When the line containing "standing: 60%" is reached, begin reproducing lines exactly and continue through the last line of the records below.

Stored items:
*** Begin section ***

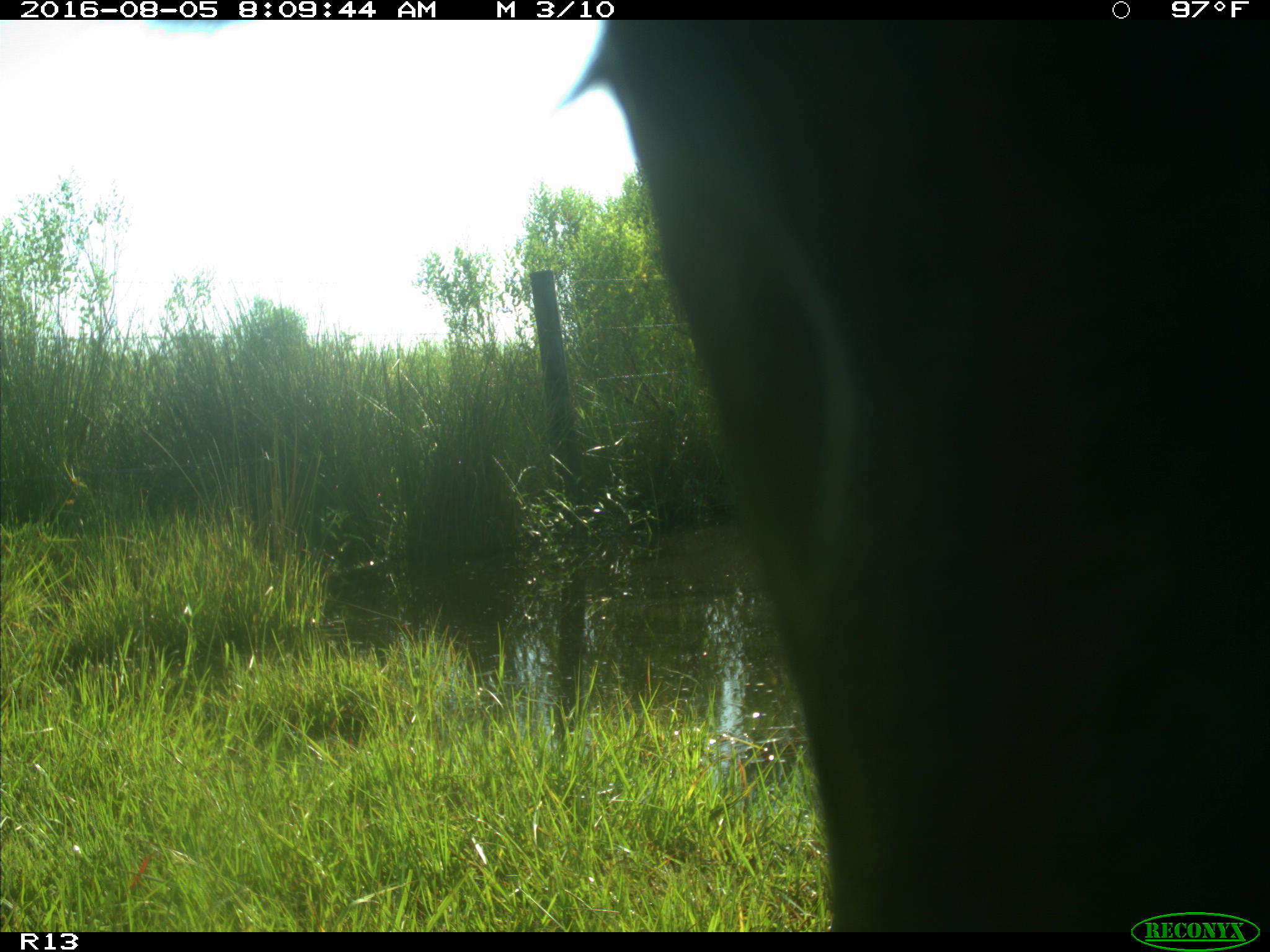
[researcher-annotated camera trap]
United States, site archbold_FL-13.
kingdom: Animalia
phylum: Chordata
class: Mammalia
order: Artiodactyla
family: Bovidae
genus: Bos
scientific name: Bos taurus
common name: domestic cow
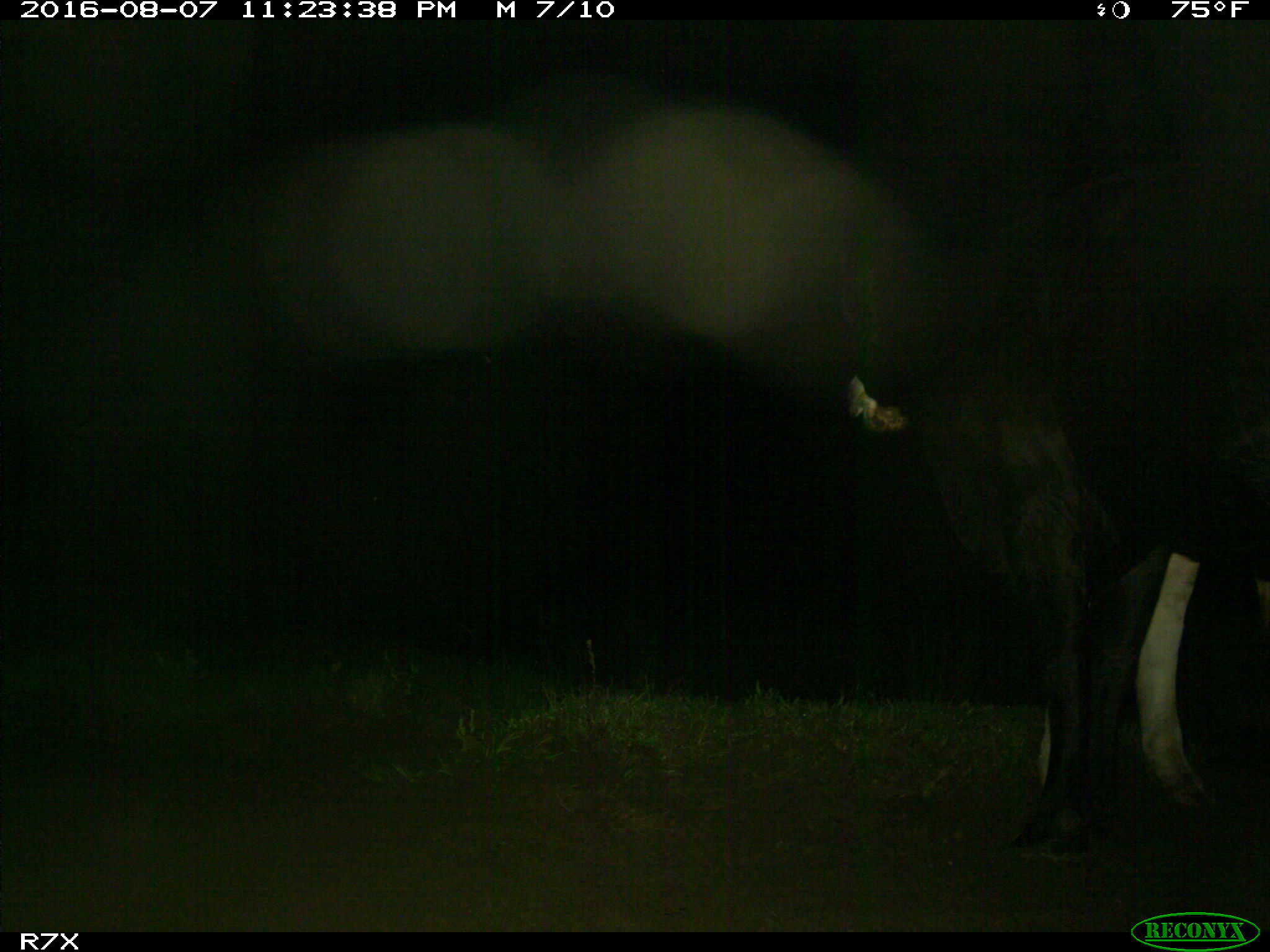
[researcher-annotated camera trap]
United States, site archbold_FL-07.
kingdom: Animalia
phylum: Chordata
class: Mammalia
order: Artiodactyla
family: Bovidae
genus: Bos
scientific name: Bos taurus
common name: domestic cow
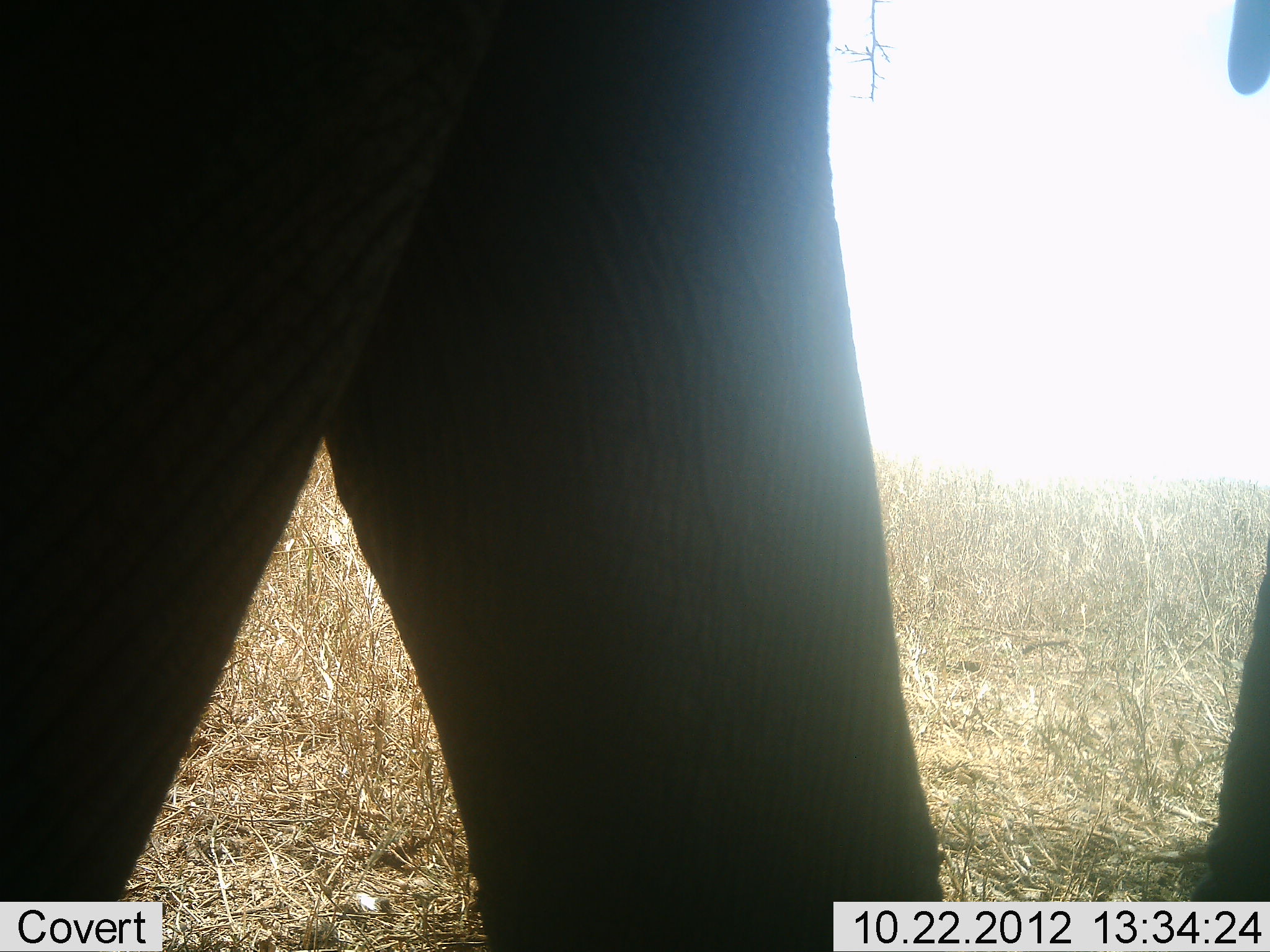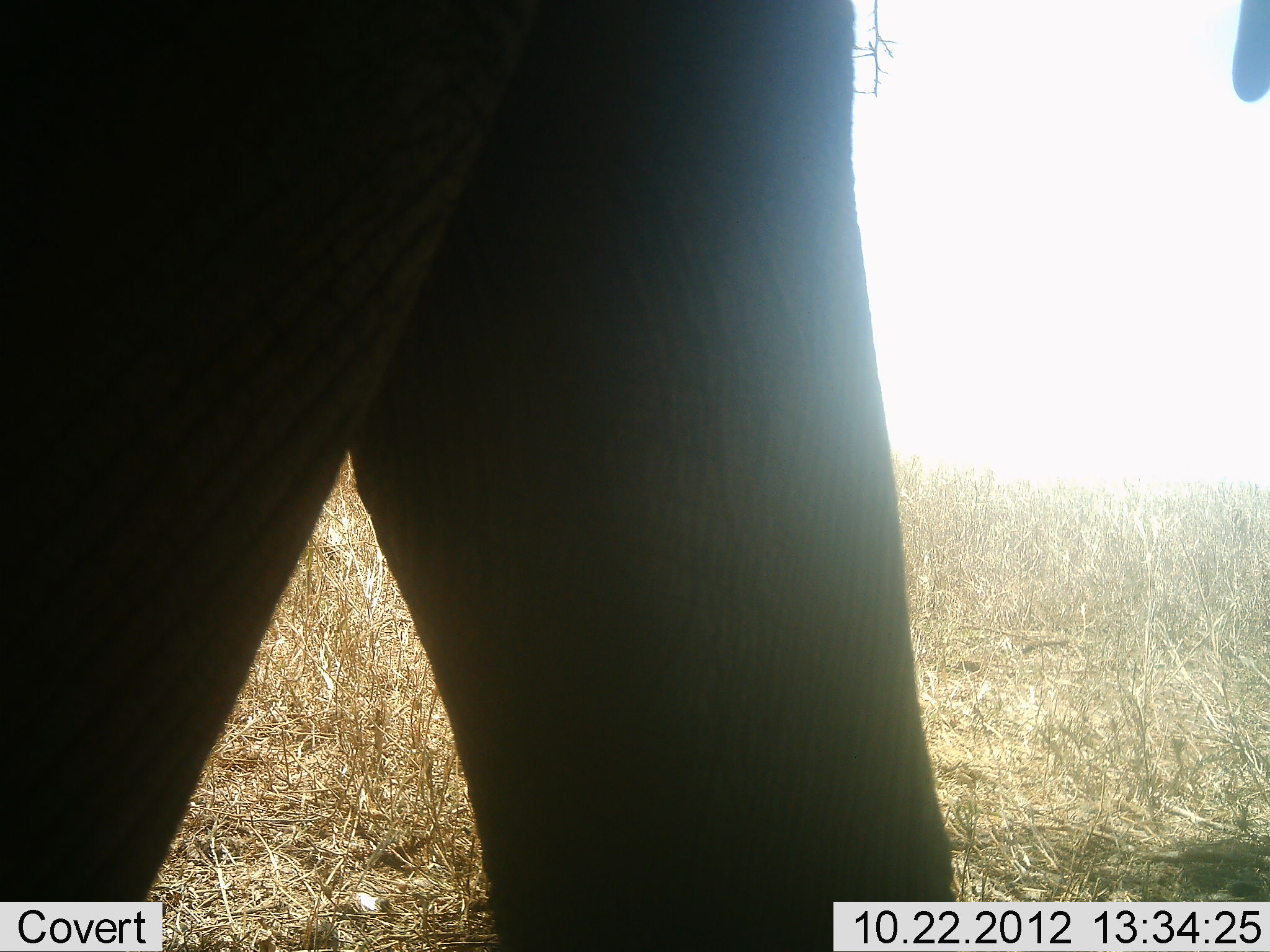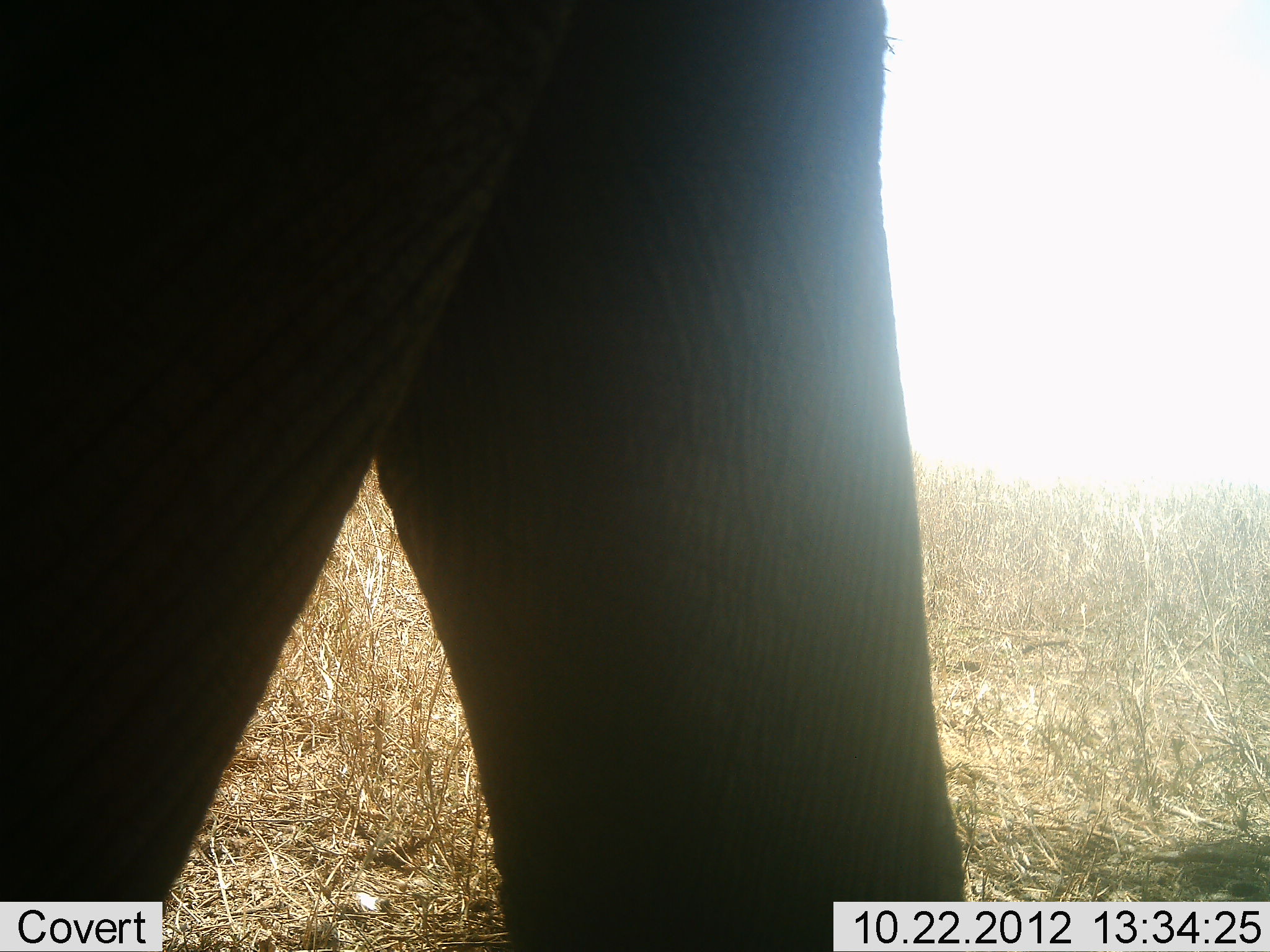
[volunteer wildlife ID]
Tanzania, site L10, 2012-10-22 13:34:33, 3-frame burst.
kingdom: Animalia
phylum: Chordata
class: Mammalia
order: Proboscidea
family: Elephantidae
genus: Loxodonta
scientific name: Loxodonta africana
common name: african bush elephant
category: elephant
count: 1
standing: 60%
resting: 0%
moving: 40%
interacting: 0%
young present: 0%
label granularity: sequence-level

*** End section ***

Final answer:
standing: 60%
resting: 0%
moving: 40%
interacting: 0%
young present: 0%
label granularity: sequence-level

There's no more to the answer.